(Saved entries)
#####

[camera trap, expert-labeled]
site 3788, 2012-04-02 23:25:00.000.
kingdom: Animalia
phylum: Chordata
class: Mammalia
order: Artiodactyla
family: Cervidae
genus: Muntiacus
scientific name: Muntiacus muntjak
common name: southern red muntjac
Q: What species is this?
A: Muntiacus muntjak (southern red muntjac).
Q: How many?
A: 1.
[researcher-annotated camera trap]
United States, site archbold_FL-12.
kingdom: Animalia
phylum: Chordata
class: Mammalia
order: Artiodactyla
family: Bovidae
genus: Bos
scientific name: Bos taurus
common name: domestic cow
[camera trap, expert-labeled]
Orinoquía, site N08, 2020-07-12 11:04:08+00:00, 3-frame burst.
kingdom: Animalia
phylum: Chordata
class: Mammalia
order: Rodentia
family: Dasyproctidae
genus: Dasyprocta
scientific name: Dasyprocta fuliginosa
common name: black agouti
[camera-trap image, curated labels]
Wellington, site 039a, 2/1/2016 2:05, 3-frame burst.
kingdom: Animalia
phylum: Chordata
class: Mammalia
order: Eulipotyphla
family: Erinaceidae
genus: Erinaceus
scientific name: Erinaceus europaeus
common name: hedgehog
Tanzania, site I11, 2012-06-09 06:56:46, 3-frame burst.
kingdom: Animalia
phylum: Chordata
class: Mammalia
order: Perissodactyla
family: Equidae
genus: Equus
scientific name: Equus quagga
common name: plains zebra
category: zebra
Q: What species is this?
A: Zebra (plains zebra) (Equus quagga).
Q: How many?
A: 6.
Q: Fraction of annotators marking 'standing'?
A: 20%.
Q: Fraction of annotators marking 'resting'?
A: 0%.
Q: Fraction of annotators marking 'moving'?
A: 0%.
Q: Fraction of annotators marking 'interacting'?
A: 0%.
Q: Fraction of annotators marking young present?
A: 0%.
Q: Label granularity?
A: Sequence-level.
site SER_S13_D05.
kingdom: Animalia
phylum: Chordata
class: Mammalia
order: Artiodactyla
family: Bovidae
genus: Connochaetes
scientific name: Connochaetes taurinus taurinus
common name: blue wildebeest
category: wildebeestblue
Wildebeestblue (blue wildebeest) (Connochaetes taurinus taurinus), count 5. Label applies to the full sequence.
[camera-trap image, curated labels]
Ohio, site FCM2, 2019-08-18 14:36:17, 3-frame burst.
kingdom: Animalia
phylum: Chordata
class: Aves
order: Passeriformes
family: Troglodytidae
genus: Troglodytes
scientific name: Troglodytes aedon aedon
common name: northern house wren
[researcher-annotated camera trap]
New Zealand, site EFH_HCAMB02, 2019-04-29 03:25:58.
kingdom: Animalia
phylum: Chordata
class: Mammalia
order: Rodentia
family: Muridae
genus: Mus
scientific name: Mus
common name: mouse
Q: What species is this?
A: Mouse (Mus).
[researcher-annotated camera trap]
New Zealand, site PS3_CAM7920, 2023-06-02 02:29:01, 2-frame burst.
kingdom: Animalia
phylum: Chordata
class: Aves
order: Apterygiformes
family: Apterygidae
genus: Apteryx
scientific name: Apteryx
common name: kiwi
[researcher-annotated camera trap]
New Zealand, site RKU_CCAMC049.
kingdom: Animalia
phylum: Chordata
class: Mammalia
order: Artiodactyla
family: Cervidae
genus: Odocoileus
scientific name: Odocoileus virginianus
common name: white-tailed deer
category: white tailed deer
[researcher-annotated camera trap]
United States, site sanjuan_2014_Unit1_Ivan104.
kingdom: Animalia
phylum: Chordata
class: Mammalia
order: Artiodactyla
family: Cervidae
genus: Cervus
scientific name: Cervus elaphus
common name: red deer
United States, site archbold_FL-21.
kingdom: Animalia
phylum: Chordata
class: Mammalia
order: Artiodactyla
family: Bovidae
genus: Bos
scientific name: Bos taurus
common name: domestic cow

#####

#### REQUIRED ACTION:
Reproduce the data exactly, character for character.

#### TASK SOLUTION:
[camera trap, expert-labeled]
site 3788, 2012-04-02 23:25:00.000.
kingdom: Animalia
phylum: Chordata
class: Mammalia
order: Artiodactyla
family: Cervidae
genus: Muntiacus
scientific name: Muntiacus muntjak
common name: southern red muntjac
Q: What species is this?
A: Muntiacus muntjak (southern red muntjac).
Q: How many?
A: 1.
[researcher-annotated camera trap]
United States, site archbold_FL-12.
kingdom: Animalia
phylum: Chordata
class: Mammalia
order: Artiodactyla
family: Bovidae
genus: Bos
scientific name: Bos taurus
common name: domestic cow
[camera trap, expert-labeled]
Orinoquía, site N08, 2020-07-12 11:04:08+00:00, 3-frame burst.
kingdom: Animalia
phylum: Chordata
class: Mammalia
order: Rodentia
family: Dasyproctidae
genus: Dasyprocta
scientific name: Dasyprocta fuliginosa
common name: black agouti
[camera-trap image, curated labels]
Wellington, site 039a, 2/1/2016 2:05, 3-frame burst.
kingdom: Animalia
phylum: Chordata
class: Mammalia
order: Eulipotyphla
family: Erinaceidae
genus: Erinaceus
scientific name: Erinaceus europaeus
common name: hedgehog
Tanzania, site I11, 2012-06-09 06:56:46, 3-frame burst.
kingdom: Animalia
phylum: Chordata
class: Mammalia
order: Perissodactyla
family: Equidae
genus: Equus
scientific name: Equus quagga
common name: plains zebra
category: zebra
Q: What species is this?
A: Zebra (plains zebra) (Equus quagga).
Q: How many?
A: 6.
Q: Fraction of annotators marking 'standing'?
A: 20%.
Q: Fraction of annotators marking 'resting'?
A: 0%.
Q: Fraction of annotators marking 'moving'?
A: 0%.
Q: Fraction of annotators marking 'interacting'?
A: 0%.
Q: Fraction of annotators marking young present?
A: 0%.
Q: Label granularity?
A: Sequence-level.
site SER_S13_D05.
kingdom: Animalia
phylum: Chordata
class: Mammalia
order: Artiodactyla
family: Bovidae
genus: Connochaetes
scientific name: Connochaetes taurinus taurinus
common name: blue wildebeest
category: wildebeestblue
Wildebeestblue (blue wildebeest) (Connochaetes taurinus taurinus), count 5. Label applies to the full sequence.
[camera-trap image, curated labels]
Ohio, site FCM2, 2019-08-18 14:36:17, 3-frame burst.
kingdom: Animalia
phylum: Chordata
class: Aves
order: Passeriformes
family: Troglodytidae
genus: Troglodytes
scientific name: Troglodytes aedon aedon
common name: northern house wren
[researcher-annotated camera trap]
New Zealand, site EFH_HCAMB02, 2019-04-29 03:25:58.
kingdom: Animalia
phylum: Chordata
class: Mammalia
order: Rodentia
family: Muridae
genus: Mus
scientific name: Mus
common name: mouse
Q: What species is this?
A: Mouse (Mus).
[researcher-annotated camera trap]
New Zealand, site PS3_CAM7920, 2023-06-02 02:29:01, 2-frame burst.
kingdom: Animalia
phylum: Chordata
class: Aves
order: Apterygiformes
family: Apterygidae
genus: Apteryx
scientific name: Apteryx
common name: kiwi
[researcher-annotated camera trap]
New Zealand, site RKU_CCAMC049.
kingdom: Animalia
phylum: Chordata
class: Mammalia
order: Artiodactyla
family: Cervidae
genus: Odocoileus
scientific name: Odocoileus virginianus
common name: white-tailed deer
category: white tailed deer
[researcher-annotated camera trap]
United States, site sanjuan_2014_Unit1_Ivan104.
kingdom: Animalia
phylum: Chordata
class: Mammalia
order: Artiodactyla
family: Cervidae
genus: Cervus
scientific name: Cervus elaphus
common name: red deer
United States, site archbold_FL-21.
kingdom: Animalia
phylum: Chordata
class: Mammalia
order: Artiodactyla
family: Bovidae
genus: Bos
scientific name: Bos taurus
common name: domestic cow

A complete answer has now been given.